Quando há químicos que são libertados no nosso corpo para nos fazerem sentir tão bem como se tivessemos concretizando uma grande tarefa, comido uma boa refeição ou acabado de fazer amor mesmo sem nada disso ter acontecido temos o princípio da dependência. Quanto mais forte o químico mais o corpo se vai adaptando aos níveis de euforia e é por isso que precisamos de consumir doses cada vez mais elevadas para criarmos o mesmo efeito.

 

O flagelo do “fentanyl” atinge particularmente a América do Norte enquanto é uma outra substância, o “tramadol”, que mais preocupa as autoridades em partes de África e da Ásia. Tanto uma como outra são substâncias essenciais no tratamento da dor em níveis extremos, mas o mercado está inundado de versões adulteradas destes componentes e não é possível saber que quantidade de cada componente ativo os traficantes colocam em cada comprimido.

 

A quantidade de substância ativa é importante porque o “fentanyl”, por exemplo, é entre 50 e 100 vezes mais potente que a morfina, segundo o Centro para o Controlo e Prevenção de Doenças dos Estados Unidos. O relatório da UNODC revela também, que apenas na América do Norte, e apenas em 2016, foram apreendidas 87 toneladas de opiáceos farmacêuticos.
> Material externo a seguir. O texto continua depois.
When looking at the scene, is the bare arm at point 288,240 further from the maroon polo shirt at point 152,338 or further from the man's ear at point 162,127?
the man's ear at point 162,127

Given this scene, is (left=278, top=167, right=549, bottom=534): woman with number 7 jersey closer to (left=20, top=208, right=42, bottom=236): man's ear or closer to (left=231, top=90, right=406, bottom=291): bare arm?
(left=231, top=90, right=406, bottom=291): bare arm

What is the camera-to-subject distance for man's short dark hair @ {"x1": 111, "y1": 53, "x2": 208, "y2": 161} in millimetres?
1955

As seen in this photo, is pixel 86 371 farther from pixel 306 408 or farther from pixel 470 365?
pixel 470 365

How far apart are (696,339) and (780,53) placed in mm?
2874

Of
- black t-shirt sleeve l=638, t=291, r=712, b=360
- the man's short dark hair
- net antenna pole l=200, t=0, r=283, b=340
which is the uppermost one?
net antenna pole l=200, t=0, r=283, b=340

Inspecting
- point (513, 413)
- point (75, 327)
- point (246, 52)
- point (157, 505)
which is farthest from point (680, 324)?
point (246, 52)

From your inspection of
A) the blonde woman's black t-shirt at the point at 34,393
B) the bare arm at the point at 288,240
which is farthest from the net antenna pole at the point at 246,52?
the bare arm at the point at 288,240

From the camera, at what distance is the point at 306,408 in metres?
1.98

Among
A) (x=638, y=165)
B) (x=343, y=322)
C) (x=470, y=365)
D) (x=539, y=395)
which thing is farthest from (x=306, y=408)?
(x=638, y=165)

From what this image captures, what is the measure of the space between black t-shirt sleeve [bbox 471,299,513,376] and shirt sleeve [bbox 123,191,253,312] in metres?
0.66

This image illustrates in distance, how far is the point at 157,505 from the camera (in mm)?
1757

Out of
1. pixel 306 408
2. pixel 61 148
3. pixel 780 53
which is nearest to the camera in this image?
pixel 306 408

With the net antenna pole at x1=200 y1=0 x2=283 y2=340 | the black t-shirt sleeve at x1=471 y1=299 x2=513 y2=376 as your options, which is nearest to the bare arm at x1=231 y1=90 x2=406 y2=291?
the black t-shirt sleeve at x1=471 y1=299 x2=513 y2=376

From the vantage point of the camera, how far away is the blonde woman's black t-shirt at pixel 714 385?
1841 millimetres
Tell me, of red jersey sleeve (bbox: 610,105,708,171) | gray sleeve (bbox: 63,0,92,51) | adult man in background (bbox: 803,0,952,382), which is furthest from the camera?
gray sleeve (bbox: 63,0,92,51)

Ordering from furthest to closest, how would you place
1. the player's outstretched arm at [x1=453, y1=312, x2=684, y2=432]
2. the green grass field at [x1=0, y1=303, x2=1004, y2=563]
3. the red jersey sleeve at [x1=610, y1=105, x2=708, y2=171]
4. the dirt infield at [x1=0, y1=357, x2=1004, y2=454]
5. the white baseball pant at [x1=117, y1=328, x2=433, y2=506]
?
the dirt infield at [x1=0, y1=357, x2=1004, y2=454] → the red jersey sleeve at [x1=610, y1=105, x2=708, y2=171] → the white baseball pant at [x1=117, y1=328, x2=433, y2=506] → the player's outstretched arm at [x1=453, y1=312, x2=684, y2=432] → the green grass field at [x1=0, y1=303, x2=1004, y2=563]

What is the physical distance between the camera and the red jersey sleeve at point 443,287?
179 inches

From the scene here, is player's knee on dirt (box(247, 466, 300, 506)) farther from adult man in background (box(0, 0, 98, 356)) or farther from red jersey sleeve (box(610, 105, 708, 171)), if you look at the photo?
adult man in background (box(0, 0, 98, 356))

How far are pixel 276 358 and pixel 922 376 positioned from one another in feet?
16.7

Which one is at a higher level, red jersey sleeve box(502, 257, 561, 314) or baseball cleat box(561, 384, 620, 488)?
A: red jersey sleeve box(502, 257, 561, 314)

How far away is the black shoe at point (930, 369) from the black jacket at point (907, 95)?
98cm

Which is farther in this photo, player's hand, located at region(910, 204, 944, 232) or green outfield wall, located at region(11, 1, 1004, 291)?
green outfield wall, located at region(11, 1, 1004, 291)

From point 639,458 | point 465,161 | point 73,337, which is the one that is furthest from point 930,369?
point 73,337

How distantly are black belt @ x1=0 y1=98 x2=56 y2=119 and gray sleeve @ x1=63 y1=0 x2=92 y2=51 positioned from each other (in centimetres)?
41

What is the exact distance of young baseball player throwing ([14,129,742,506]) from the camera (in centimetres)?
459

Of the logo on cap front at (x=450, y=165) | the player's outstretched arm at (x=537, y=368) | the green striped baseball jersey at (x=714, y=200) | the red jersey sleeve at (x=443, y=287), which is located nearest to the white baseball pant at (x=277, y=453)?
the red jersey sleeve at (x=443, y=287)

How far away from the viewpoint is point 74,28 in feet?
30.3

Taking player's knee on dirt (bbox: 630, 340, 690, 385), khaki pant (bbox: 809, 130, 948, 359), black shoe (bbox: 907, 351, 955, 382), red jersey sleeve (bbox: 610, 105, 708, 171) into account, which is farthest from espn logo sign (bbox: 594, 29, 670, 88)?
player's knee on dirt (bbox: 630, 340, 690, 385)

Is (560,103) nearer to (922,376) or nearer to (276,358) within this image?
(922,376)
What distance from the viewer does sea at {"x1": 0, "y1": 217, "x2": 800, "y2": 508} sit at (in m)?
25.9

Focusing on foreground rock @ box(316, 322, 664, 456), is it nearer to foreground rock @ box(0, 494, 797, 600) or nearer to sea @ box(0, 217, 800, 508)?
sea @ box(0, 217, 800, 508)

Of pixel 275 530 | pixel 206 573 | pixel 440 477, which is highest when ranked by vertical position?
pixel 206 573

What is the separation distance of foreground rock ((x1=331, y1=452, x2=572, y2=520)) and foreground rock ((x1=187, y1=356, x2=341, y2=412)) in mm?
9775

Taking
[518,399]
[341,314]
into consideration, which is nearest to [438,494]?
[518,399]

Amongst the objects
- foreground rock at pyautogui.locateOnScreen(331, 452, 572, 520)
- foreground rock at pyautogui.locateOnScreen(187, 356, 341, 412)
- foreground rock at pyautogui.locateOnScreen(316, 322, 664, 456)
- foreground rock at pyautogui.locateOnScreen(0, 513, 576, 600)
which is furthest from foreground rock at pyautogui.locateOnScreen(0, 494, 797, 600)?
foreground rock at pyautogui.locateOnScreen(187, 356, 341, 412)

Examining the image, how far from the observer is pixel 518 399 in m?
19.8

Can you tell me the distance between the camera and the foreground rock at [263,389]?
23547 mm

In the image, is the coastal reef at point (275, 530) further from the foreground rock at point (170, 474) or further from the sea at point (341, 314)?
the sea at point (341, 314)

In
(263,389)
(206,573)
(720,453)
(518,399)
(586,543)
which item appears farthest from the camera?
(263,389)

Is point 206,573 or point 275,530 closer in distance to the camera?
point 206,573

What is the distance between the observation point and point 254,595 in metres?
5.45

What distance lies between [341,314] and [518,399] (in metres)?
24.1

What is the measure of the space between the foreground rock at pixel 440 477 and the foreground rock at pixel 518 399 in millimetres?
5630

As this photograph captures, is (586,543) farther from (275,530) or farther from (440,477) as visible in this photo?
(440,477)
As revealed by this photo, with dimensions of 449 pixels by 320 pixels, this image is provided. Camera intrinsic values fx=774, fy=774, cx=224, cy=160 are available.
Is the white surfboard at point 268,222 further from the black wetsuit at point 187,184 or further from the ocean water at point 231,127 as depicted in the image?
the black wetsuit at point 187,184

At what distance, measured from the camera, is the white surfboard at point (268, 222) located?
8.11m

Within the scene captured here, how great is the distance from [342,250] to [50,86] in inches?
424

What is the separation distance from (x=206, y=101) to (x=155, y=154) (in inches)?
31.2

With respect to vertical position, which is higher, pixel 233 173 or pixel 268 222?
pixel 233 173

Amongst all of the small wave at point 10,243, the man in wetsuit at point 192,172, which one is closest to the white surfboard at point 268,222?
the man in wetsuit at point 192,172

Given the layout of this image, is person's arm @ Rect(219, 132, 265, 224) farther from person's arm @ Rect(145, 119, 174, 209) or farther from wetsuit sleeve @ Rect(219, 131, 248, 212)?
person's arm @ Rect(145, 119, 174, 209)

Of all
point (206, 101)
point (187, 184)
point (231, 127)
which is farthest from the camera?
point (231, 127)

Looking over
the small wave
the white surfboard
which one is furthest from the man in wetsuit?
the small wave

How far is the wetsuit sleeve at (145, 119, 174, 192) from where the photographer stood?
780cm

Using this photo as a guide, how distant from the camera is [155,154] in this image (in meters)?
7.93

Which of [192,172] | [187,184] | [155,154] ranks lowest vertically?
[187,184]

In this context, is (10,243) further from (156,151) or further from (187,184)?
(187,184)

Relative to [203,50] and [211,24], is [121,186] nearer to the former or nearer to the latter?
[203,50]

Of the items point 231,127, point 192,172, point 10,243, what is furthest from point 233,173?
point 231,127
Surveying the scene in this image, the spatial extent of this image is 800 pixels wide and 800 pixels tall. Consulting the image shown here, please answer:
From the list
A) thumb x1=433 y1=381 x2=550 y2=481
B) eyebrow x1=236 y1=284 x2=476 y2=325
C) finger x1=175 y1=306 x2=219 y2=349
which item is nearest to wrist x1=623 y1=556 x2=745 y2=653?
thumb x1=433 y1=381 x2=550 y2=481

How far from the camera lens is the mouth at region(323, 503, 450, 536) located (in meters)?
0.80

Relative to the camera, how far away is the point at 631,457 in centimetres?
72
Na Ásia foram retirados das ruas apenas 7% do total mundial.

 

Nos anos de 2016 e 2017, confirma ainda o mesmo documento, a produção global deste tipo de produtos aumentou 65% - a estimativa mais alta desde que o UNODC começou a registar as tendências de produção de droga, há duas décadas.

 

Como forma de assinalar o Dia Mundial Contra a Droga e o Tráfico Ilícito, também o Secretário-Geral da ONU, António Guterres, decidiu sublinhar a importância das “políticas de prevenção”. “O consumo de droga conta-se entre um dos problemas mais complexos que enfrentamos, com impactos muito abrangentes na saúde e no desenvolvimento das nas famílias. Devemos desenvolver uma abordagem holística, em várias frentes”, disse Guterres, num comunicado divulgado esta terça-feira na página oficial das Nações Unidas.

 

O número de pessoas que utilizaram drogas (qualquer droga) no último ano não aumentou desde o ano anterior: em 2016 cerca de 275 milhões de pessoas, ou 5,6% da população mundial entre os 15 e os 64 anos.

 

Ana França

 

In “Expresso”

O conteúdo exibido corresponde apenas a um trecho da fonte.